◆ **OBJECTIVE**
Could you output each line of the entries below as a JSON list of strings, one string per line, with blank lines omitted?
___ PROVIDED ENTRIES ___
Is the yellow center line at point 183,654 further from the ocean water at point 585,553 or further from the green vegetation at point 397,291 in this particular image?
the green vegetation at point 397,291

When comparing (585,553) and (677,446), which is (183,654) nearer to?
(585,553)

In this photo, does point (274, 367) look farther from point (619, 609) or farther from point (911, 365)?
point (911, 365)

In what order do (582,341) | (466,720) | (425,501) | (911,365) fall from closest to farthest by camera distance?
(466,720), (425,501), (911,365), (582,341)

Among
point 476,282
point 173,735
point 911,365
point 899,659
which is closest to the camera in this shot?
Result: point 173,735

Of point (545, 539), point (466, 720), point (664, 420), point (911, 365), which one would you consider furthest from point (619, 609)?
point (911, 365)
___
◆ **IN RESPONSE**
[
  "Is the yellow center line at point 183,654 further from the ocean water at point 585,553 or further from the green vegetation at point 397,291 in this particular image?",
  "the green vegetation at point 397,291",
  "When comparing (585,553) and (677,446), which is (183,654) nearer to?",
  "(585,553)",
  "In this photo, does point (274, 367) look farther from point (619, 609) or farther from point (911, 365)?",
  "point (911, 365)",
  "In what order do (582,341) | (466,720) | (425,501) | (911,365) fall from closest to farthest by camera distance?",
  "(466,720), (425,501), (911,365), (582,341)",
  "Among",
  "point 476,282",
  "point 173,735",
  "point 911,365",
  "point 899,659",
  "which is closest to the camera in this shot?",
  "Result: point 173,735",
  "Of point (545, 539), point (466, 720), point (664, 420), point (911, 365), which one would you consider furthest from point (619, 609)?",
  "point (911, 365)"
]